Defending this criteria, they use the pretext of administrative norms to justify their taking the funds away from the local Conagua office in Sonora. According to them, there is no food crisis, much less any urgency in addressing this emergency with a policy for expanding acreage under cultivation. Thus, in effect, they declared themselves incompetent to hold a discussion on these issues, and therefore we proposed that the Conagua itself inform President Calderon that he must meet with us.
Finally, when we once again questioned Soto Priante on how the funds which Congress had allocated for PLHINO feasibility studies been used, he admitted that they had an agreement with the IMTA, and that they plan to use those funds for a series of studies on local projects, prinicipally in Sinaloa, which are not conceptually linked to the PLHINO.
In reality, this constitutes a diversion of funds from their Congressionally-mandated use. Their intention is clearly to take the funds allocated for the PLHINO studies, and use them for local projects which are not related to the PLHINO concept of dramatically increasing regional water resources, to thereby be able to expand the region's agricultural capabilities. Conagua director Jose Luis Luege Tamargo should be called before the Chamber of Deputies's Rural Development Committee, to give a detailed accounting of what he is doing with the allocated funds.
Conagua also wants the Pro-PLHINO Committee to provide them with technical information, in an attempt to remove the Committee from itself direcly participating in the discussion over the kind of studies that are most appropriate for the region, and for the country. Soto Priante arrogantly told us: "We will decide what to do, how to do it, when to do it, and with what resources."
Manuel Frias, after giving a technical presentation on the project, which the Conagua advisors were in no position to question, issued the following challenge to them: Let us resolve this in the following way. Let Conagua present its project and the Pro-PLHINO Committee can present its. On this basis, the proper choice can be made, based on the best interests of the region and the country.

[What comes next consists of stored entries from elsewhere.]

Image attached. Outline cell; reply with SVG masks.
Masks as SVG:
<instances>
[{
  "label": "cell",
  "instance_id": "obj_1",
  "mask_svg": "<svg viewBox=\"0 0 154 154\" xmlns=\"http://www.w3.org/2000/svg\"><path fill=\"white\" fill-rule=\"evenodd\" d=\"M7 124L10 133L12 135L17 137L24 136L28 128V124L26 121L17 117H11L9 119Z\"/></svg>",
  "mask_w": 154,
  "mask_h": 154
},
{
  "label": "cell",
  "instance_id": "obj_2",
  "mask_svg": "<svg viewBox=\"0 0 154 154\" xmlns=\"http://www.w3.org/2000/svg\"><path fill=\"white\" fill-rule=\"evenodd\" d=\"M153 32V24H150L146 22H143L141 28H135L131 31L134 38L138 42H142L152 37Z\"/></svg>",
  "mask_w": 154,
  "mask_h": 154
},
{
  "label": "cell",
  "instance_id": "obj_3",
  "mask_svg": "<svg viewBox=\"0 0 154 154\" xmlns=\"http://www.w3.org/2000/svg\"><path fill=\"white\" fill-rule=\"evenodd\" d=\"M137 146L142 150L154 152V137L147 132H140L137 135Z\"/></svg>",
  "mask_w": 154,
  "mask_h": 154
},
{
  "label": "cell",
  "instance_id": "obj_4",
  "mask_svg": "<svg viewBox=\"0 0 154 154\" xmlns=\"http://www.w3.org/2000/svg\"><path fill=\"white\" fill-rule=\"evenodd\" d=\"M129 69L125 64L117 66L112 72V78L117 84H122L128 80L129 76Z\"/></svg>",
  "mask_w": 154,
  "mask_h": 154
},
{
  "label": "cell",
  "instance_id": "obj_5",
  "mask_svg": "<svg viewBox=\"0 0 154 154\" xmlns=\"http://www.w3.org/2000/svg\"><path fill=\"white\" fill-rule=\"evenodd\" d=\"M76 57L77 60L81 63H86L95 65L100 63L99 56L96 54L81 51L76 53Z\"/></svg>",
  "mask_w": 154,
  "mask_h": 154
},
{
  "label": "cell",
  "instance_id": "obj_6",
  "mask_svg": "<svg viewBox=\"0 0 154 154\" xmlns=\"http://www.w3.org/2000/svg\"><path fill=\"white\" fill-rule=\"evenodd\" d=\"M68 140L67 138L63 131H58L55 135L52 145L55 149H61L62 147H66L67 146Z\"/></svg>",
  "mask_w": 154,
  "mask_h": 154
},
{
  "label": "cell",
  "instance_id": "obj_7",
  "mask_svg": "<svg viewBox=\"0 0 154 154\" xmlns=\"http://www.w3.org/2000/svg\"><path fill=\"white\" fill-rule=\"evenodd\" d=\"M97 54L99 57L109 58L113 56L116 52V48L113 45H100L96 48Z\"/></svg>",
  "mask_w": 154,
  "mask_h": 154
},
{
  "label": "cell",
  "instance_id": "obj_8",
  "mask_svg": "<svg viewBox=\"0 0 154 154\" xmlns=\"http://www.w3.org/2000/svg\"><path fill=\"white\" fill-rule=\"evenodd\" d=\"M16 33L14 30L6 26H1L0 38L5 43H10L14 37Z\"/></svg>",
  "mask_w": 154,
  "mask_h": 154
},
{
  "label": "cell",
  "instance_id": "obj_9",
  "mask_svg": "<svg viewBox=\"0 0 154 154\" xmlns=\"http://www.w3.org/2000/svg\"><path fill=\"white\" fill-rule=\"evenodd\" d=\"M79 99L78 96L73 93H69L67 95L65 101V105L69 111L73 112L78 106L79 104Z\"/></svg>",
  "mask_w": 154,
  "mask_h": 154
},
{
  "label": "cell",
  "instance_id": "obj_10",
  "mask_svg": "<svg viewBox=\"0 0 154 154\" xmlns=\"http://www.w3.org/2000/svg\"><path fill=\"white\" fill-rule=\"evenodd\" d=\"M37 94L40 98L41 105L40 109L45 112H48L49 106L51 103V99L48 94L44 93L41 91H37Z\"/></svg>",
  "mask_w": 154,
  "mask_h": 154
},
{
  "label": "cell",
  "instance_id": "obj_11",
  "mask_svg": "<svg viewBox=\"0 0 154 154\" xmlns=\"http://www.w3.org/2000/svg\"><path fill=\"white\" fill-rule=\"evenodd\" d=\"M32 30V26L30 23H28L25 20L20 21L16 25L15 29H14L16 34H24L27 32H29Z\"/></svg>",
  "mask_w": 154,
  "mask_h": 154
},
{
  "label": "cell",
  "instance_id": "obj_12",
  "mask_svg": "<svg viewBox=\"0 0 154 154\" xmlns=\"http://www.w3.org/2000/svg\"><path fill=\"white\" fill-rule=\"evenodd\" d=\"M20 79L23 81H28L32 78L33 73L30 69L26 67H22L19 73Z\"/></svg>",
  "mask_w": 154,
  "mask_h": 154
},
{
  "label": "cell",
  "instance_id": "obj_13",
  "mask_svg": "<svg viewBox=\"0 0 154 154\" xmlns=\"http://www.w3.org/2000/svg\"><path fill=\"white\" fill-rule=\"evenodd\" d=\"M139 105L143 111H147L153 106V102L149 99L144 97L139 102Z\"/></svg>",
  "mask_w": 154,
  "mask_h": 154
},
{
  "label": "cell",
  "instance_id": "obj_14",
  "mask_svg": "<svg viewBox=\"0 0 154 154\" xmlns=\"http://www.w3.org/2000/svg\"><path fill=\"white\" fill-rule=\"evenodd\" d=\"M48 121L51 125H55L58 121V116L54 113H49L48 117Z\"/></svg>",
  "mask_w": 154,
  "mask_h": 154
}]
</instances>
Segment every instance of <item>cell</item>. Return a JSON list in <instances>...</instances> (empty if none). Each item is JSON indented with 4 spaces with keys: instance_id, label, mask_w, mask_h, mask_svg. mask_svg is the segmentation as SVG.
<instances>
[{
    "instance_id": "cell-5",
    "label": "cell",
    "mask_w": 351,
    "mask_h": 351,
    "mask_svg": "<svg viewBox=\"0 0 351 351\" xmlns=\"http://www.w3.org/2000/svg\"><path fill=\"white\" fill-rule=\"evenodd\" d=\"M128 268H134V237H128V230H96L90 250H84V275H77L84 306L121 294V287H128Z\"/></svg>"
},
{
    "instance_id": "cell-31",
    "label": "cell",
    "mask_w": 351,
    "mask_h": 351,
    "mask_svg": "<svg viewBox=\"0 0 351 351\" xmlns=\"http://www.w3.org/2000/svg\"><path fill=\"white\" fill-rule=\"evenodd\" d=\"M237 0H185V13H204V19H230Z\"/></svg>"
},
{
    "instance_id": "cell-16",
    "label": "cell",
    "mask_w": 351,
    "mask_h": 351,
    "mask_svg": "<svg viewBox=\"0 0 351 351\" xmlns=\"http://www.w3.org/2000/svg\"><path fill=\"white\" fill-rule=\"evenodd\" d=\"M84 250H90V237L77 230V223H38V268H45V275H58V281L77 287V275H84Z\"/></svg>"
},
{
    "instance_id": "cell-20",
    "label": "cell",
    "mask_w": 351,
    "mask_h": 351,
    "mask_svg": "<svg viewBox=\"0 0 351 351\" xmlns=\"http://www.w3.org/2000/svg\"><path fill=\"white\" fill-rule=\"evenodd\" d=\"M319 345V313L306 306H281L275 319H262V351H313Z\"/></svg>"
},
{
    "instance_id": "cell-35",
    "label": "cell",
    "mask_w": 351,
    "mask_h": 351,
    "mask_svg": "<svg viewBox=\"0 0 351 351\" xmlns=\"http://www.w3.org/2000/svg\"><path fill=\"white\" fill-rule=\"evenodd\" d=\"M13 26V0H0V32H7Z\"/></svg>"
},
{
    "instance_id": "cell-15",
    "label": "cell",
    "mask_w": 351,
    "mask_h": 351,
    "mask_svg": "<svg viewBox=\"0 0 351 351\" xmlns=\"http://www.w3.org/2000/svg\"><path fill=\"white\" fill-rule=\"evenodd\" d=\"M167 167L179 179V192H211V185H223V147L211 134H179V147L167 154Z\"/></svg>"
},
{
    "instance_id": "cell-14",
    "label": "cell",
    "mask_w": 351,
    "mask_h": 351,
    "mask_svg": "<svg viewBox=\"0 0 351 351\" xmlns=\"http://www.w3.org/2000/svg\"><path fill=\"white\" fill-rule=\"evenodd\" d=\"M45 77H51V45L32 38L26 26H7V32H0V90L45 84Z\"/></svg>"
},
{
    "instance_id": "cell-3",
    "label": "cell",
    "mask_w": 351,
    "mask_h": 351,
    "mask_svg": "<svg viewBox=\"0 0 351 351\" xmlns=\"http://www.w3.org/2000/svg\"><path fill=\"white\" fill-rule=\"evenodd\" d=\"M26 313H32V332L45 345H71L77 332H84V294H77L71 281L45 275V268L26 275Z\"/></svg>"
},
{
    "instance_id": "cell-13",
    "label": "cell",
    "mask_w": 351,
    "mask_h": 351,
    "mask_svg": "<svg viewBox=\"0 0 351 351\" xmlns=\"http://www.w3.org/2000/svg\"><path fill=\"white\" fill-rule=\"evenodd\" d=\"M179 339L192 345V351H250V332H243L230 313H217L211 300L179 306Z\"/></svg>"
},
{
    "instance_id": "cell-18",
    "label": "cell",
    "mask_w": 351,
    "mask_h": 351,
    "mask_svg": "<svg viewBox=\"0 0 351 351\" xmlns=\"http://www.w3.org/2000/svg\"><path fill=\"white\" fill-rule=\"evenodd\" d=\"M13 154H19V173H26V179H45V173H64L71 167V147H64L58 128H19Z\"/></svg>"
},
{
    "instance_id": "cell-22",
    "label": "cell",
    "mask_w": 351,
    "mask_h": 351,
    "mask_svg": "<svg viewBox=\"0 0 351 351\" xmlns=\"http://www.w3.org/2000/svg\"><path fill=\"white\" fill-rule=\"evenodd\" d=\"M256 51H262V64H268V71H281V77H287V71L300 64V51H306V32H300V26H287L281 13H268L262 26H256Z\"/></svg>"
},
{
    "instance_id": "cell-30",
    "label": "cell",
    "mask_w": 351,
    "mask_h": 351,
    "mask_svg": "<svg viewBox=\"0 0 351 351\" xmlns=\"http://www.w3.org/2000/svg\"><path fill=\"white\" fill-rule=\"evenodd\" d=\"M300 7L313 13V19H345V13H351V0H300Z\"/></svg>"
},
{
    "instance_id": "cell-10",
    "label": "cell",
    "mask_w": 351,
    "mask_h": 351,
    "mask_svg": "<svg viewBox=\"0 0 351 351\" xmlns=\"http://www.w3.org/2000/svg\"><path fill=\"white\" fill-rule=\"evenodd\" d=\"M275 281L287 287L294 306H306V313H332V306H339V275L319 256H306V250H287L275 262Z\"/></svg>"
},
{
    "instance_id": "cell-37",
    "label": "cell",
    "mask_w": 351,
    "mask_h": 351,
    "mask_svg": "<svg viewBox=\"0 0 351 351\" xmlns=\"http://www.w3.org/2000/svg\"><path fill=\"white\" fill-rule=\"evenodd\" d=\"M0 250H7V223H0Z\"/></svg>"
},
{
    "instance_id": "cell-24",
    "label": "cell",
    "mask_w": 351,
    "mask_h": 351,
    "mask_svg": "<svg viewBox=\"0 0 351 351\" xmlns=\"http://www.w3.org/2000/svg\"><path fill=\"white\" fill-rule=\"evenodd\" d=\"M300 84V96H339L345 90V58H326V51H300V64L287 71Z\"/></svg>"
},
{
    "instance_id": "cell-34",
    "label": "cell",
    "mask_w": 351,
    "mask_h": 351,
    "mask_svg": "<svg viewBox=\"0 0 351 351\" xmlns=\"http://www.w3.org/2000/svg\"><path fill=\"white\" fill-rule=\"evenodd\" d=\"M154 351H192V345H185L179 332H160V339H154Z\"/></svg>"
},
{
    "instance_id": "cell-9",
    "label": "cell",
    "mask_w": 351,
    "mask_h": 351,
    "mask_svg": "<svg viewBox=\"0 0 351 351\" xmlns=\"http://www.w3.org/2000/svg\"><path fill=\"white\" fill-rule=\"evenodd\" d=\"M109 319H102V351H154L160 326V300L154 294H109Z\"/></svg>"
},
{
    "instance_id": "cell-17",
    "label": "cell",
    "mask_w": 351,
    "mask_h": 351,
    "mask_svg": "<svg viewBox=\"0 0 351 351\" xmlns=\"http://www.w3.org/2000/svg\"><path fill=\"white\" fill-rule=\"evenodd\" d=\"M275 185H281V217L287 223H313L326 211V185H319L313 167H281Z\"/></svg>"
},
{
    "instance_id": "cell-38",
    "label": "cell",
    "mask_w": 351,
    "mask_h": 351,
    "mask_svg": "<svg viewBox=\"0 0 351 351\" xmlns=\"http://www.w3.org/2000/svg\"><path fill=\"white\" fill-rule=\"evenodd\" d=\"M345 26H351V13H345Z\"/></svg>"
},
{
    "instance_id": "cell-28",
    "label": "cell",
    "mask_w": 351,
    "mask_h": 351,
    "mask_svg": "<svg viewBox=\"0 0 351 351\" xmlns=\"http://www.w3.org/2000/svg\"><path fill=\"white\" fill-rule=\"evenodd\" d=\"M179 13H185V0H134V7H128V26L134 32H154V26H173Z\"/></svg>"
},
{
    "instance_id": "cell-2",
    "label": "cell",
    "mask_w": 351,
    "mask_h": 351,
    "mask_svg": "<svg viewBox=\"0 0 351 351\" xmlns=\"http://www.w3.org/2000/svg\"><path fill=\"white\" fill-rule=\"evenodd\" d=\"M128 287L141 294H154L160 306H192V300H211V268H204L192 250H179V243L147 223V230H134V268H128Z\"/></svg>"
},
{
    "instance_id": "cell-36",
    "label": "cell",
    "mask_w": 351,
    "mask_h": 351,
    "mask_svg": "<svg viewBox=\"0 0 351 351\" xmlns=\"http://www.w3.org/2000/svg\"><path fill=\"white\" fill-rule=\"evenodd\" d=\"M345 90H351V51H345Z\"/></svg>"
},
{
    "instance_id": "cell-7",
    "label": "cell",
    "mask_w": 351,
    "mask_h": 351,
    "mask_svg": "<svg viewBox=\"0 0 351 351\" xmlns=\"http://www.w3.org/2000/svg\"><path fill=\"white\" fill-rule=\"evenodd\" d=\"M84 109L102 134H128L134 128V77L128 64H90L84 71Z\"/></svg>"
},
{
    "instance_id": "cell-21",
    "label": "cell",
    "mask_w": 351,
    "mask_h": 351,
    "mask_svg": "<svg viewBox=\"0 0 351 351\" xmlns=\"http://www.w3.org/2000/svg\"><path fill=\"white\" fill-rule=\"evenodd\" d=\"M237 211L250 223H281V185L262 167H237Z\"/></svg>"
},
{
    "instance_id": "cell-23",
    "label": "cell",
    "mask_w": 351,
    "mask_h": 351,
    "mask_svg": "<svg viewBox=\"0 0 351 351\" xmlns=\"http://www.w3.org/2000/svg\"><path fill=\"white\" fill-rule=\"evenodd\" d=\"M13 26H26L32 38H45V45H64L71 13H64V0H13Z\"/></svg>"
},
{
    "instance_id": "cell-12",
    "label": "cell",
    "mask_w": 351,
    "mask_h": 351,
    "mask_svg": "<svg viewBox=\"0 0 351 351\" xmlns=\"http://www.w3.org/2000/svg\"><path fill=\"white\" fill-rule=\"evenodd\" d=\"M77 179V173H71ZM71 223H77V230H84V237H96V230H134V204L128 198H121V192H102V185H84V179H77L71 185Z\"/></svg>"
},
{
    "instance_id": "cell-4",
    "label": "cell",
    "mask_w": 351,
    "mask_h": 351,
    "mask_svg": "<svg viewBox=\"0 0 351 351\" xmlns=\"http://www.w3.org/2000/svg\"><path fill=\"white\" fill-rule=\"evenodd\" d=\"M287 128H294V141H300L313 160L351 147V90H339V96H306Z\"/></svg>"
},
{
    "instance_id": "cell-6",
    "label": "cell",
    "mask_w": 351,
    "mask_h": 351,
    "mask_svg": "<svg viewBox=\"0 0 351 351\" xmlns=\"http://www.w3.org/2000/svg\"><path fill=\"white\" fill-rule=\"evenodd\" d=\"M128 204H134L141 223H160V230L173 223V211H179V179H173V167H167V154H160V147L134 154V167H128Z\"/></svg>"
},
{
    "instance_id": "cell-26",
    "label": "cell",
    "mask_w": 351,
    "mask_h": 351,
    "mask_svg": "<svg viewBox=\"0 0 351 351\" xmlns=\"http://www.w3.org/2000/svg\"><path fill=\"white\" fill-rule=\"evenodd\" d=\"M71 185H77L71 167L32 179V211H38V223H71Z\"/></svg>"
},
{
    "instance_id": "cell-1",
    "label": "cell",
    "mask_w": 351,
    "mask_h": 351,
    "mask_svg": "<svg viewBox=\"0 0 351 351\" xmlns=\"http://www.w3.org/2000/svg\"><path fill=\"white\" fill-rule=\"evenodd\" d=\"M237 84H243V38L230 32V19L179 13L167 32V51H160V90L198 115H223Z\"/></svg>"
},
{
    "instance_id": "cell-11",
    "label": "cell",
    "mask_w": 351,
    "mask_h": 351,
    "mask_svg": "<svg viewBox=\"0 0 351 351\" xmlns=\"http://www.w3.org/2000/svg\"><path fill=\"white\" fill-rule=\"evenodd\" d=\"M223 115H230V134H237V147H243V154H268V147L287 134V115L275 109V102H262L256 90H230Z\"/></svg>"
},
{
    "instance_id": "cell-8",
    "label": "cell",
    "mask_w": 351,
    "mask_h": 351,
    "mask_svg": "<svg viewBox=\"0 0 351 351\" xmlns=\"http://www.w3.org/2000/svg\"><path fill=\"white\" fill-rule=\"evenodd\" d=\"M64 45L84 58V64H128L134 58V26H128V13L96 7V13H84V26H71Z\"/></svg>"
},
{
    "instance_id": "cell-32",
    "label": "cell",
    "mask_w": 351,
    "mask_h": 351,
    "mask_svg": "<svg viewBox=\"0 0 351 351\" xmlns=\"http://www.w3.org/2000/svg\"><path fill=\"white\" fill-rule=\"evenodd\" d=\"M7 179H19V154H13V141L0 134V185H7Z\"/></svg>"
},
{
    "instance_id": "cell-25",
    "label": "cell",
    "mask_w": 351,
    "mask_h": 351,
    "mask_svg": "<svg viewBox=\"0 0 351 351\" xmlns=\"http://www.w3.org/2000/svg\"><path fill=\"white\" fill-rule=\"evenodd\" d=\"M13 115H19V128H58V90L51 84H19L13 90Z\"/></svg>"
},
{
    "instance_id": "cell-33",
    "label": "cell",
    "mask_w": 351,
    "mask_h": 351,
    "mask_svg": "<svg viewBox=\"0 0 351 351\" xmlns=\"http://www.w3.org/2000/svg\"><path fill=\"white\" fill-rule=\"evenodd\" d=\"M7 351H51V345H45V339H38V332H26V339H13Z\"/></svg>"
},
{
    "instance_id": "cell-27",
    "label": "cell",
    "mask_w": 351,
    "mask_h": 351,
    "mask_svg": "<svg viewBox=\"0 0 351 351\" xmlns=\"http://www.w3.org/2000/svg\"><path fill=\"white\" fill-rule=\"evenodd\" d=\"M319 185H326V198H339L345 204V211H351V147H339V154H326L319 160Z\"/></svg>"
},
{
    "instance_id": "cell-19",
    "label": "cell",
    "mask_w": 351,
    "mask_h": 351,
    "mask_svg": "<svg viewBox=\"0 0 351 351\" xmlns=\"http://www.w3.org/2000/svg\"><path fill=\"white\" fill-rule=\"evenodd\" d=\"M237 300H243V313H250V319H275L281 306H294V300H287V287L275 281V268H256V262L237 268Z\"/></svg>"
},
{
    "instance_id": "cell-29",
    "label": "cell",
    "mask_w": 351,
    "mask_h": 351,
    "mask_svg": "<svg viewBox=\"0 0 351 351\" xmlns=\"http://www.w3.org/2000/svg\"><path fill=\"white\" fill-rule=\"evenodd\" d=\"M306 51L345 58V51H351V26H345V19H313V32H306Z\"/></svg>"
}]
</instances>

We feel we should make this challenge stick, and get the Congress involved, especially the Rural Development Committee, which is prepared--after the resolution they brought before the entire Congress--to haul Conagua director Luege Tamargo before them to give a detailed accounting of his use of the PLHINO funds.
Special note should be taken of Soto Priante's insistence that instead of pushing the PLHINO, we (who are from Sonora) should be demanding that the state of Sinaloa provide more water to southern Sonora, from its Fuerte river. We consider this to be a hook designed to entrap us in a conflict with Sinaloa over insufficient water resources, which Conagua would then use to sabotage the regional movement for the PLHINO.

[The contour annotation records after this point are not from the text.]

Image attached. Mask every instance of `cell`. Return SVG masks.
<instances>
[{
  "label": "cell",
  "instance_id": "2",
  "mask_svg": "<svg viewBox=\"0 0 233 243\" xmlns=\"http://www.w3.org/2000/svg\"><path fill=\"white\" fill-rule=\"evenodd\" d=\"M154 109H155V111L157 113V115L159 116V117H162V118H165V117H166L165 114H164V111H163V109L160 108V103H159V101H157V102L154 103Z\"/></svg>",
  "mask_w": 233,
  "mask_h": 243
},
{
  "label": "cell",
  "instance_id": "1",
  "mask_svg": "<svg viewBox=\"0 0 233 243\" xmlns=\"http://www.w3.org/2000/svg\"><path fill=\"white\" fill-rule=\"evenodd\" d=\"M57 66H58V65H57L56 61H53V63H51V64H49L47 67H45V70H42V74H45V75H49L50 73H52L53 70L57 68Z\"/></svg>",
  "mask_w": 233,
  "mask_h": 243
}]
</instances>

In sum, it can be concluded that Conagua declared itself formally incompetent to discuss public policies that require a project of the PLHINO's dimensions. They themselves admitted that this must be discussed with President Calderon, and we think it would be good to take advantage of a possible visit by the President to Sonora, so that Sonora's Governor and the Pro-PLHINO Committee could present him with our proposal.